Spatial reasoning dataset excerpts
▼▼▼
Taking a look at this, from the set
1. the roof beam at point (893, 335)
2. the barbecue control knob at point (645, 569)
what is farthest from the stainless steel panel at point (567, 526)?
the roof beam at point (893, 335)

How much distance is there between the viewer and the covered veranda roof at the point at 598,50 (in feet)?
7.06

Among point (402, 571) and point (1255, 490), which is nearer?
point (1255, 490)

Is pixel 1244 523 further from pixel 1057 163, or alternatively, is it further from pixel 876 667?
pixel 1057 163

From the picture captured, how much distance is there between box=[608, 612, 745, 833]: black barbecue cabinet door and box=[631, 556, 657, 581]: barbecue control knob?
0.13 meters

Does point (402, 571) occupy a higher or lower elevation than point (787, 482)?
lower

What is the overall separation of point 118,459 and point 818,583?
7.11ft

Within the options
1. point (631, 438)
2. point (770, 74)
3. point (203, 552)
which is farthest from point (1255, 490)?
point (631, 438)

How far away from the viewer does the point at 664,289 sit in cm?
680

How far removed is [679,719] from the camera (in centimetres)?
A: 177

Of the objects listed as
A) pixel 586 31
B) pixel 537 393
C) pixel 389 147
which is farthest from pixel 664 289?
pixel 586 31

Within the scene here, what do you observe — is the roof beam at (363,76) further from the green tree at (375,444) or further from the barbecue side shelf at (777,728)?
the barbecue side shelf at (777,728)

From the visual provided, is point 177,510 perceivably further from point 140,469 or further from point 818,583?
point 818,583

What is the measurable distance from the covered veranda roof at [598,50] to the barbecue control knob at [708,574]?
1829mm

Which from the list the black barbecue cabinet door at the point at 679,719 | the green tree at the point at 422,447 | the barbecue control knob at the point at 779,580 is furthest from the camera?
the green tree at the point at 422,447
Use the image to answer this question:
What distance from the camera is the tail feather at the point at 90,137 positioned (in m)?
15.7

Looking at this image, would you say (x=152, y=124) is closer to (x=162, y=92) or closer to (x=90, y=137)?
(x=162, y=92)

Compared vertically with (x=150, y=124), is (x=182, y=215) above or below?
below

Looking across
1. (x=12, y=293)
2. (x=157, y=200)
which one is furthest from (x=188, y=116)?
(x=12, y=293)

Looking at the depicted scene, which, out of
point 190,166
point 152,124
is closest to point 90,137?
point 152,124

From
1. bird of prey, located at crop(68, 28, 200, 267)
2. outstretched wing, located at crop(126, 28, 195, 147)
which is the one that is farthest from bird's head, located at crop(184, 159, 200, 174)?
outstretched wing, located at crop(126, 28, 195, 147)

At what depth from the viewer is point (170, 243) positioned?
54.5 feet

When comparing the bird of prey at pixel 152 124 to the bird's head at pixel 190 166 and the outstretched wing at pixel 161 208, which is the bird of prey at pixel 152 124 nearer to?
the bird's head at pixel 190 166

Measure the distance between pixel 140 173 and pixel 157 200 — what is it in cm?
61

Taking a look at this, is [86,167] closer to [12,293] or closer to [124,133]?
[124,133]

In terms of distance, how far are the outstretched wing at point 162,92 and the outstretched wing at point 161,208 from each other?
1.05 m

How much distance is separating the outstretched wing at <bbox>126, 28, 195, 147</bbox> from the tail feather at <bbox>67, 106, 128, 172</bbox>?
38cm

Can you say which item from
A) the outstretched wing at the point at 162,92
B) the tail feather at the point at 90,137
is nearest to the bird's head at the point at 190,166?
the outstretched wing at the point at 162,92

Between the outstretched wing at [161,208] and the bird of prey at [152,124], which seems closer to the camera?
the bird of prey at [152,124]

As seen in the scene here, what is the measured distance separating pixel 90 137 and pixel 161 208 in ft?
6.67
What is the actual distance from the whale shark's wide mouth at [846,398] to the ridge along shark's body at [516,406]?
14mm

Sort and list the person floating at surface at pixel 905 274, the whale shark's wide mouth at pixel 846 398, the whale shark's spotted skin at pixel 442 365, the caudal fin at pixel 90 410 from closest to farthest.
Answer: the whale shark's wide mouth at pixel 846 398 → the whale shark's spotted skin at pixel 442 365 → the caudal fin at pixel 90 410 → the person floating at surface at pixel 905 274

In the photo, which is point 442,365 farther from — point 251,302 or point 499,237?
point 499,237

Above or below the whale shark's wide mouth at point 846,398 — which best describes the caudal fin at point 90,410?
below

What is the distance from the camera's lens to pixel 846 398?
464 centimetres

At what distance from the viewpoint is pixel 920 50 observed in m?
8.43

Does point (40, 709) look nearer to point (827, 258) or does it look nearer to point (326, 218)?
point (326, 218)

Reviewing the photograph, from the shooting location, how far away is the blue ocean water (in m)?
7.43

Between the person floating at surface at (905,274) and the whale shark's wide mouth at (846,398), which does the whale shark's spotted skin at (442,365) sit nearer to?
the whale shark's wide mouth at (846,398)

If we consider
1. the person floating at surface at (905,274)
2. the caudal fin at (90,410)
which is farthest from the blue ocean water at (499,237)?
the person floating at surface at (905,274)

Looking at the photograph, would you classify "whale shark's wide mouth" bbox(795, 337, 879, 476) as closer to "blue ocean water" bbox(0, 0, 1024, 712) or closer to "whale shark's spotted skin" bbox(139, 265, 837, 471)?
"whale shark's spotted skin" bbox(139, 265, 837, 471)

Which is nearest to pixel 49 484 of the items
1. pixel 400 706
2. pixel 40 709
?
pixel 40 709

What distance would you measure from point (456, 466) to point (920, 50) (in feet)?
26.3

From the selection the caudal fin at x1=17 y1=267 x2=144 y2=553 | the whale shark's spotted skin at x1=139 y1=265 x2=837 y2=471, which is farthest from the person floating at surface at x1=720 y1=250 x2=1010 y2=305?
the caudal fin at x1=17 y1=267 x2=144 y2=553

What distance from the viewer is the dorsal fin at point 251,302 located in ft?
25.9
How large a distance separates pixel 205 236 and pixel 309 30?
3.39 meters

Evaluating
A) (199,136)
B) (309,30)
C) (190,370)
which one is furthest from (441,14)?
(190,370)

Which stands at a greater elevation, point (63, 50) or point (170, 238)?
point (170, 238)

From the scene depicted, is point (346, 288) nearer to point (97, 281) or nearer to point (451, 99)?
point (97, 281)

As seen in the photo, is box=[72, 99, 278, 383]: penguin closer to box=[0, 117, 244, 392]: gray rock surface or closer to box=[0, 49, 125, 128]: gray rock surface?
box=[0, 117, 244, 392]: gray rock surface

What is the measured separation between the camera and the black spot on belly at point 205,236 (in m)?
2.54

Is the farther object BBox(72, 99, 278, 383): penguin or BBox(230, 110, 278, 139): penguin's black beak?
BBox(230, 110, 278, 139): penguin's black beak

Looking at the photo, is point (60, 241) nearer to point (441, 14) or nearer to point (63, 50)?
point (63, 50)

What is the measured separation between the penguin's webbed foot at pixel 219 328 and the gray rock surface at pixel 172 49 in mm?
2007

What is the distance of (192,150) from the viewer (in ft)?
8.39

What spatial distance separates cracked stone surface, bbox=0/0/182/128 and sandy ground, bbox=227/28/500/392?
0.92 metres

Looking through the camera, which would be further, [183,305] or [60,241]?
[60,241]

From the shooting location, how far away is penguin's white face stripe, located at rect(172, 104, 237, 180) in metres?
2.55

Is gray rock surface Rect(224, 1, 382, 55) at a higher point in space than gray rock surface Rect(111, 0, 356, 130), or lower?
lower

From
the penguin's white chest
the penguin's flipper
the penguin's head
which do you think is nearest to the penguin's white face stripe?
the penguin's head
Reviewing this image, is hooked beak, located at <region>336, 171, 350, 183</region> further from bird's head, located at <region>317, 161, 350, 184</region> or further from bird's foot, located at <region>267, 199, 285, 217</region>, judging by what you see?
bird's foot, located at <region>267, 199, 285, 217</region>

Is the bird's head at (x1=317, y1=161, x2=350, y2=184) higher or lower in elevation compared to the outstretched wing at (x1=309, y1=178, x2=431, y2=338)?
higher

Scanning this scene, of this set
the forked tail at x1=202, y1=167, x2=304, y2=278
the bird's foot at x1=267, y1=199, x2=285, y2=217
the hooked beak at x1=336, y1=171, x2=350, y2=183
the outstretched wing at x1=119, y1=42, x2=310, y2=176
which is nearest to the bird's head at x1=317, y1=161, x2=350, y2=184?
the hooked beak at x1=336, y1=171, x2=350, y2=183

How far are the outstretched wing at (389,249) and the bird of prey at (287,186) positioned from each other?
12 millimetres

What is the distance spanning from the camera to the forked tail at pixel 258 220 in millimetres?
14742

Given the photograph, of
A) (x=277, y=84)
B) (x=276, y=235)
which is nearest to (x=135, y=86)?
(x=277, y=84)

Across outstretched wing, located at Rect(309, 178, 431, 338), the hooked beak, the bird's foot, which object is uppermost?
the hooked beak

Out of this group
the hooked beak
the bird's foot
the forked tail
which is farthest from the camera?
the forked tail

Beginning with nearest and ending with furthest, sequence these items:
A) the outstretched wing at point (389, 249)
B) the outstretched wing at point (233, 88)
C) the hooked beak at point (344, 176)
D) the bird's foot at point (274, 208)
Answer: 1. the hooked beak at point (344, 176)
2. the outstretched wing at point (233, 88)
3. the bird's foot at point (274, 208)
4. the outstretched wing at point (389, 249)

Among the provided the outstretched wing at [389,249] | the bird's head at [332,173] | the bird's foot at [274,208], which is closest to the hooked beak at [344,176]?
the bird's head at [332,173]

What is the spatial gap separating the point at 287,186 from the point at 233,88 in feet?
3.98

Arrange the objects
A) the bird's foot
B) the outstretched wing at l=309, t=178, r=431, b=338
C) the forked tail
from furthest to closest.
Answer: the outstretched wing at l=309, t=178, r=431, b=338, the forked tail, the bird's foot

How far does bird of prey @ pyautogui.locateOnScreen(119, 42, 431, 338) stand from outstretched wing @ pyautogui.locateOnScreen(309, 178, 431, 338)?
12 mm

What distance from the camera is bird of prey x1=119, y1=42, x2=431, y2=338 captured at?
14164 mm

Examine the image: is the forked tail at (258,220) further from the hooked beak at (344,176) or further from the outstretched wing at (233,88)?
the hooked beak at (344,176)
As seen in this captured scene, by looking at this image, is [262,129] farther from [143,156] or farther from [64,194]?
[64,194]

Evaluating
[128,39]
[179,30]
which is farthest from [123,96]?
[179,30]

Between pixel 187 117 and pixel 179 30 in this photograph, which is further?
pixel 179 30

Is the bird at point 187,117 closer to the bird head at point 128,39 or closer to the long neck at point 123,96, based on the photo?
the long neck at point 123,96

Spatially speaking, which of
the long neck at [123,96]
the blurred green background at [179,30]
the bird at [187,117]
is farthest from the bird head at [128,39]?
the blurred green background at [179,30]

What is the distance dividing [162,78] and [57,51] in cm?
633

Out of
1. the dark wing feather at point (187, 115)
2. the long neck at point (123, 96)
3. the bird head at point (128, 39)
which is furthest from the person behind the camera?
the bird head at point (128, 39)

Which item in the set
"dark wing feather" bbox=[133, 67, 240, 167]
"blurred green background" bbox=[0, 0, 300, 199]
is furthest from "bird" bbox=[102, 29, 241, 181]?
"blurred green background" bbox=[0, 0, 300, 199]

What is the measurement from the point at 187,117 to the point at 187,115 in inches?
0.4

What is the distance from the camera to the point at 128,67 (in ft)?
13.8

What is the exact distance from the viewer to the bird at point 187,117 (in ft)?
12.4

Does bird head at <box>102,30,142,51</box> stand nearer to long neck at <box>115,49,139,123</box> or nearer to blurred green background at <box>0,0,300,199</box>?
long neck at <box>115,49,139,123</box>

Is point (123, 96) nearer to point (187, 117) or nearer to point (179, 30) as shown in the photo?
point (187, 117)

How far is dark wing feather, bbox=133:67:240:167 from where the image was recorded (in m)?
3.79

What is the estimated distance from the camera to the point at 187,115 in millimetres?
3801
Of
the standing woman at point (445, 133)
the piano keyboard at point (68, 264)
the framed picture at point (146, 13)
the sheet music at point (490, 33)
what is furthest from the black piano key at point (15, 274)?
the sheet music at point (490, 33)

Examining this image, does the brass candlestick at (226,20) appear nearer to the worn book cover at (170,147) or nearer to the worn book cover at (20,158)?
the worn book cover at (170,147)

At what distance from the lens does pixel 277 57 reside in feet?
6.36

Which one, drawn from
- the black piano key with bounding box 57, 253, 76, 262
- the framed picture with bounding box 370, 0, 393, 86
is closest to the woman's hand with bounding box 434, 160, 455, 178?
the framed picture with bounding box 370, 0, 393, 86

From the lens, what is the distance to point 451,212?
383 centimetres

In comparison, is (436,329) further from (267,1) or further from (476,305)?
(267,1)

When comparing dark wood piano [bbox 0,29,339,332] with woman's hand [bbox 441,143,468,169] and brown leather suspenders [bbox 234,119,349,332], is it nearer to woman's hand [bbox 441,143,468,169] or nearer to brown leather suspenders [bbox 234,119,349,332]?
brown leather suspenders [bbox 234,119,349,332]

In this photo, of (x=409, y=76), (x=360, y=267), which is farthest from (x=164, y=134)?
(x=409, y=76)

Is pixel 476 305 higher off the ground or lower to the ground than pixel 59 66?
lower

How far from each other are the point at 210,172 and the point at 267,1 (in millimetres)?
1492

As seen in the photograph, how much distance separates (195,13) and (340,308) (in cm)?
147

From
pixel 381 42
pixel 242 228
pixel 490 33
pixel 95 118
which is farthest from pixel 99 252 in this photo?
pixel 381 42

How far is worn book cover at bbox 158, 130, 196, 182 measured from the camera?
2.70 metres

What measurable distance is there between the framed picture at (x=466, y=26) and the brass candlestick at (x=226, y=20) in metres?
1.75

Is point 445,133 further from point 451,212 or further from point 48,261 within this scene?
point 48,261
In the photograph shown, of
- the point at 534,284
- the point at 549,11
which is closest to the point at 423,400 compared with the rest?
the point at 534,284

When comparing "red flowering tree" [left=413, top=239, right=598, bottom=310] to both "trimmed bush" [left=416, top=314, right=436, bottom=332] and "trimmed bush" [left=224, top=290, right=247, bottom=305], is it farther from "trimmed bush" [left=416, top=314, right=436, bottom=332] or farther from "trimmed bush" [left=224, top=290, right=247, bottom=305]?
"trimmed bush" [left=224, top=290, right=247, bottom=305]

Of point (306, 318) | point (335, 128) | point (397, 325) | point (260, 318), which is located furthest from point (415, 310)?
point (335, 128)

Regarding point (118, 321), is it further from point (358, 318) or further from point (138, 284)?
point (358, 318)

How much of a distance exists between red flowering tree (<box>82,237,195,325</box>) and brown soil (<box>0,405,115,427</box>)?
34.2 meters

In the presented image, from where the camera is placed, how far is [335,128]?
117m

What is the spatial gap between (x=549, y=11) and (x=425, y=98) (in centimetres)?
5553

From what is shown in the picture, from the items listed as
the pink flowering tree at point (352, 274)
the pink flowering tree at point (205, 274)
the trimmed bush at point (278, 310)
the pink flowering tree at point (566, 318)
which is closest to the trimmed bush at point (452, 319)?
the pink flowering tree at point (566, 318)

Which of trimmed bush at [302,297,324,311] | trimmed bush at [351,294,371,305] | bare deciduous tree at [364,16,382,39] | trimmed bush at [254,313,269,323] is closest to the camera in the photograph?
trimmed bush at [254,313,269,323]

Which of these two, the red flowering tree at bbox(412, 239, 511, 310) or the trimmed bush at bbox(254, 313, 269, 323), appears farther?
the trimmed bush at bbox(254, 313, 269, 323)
▲▲▲
All lines from the one with "In the photograph shown, of" through the final line above are to be quoted exactly; quote no other line.

(Answer to this task):
In the photograph shown, of
- the point at 534,284
- the point at 549,11
which is closest to the point at 423,400 compared with the rest?
the point at 534,284

When comparing "red flowering tree" [left=413, top=239, right=598, bottom=310] to both "trimmed bush" [left=416, top=314, right=436, bottom=332] and "trimmed bush" [left=224, top=290, right=247, bottom=305], is it farther from "trimmed bush" [left=416, top=314, right=436, bottom=332] or farther from "trimmed bush" [left=224, top=290, right=247, bottom=305]?
"trimmed bush" [left=224, top=290, right=247, bottom=305]

Of point (306, 318) | point (335, 128) | point (397, 325) | point (260, 318), which is located furthest from point (415, 310)?
point (335, 128)

Regarding point (118, 321), is it further from point (358, 318) or further from point (138, 284)?
point (358, 318)

How much of a distance exists between red flowering tree (<box>82,237,195,325</box>) and brown soil (<box>0,405,115,427</box>)?
34.2 meters

In the presented image, from where the camera is placed, how far is [335,128]?
117m

What is the spatial gap between (x=549, y=11) and (x=425, y=98) (in centimetres)?
5553

From what is shown in the picture, from the items listed as
the pink flowering tree at point (352, 274)
the pink flowering tree at point (205, 274)
the trimmed bush at point (278, 310)
the pink flowering tree at point (566, 318)
which is closest to the trimmed bush at point (452, 319)?
the pink flowering tree at point (566, 318)

Which of trimmed bush at [302,297,324,311] | trimmed bush at [351,294,371,305] | bare deciduous tree at [364,16,382,39] | trimmed bush at [254,313,269,323] is closest to the camera in the photograph?
trimmed bush at [254,313,269,323]

Which of these two, the red flowering tree at bbox(412, 239, 511, 310) or the trimmed bush at bbox(254, 313, 269, 323), appears farther?
the trimmed bush at bbox(254, 313, 269, 323)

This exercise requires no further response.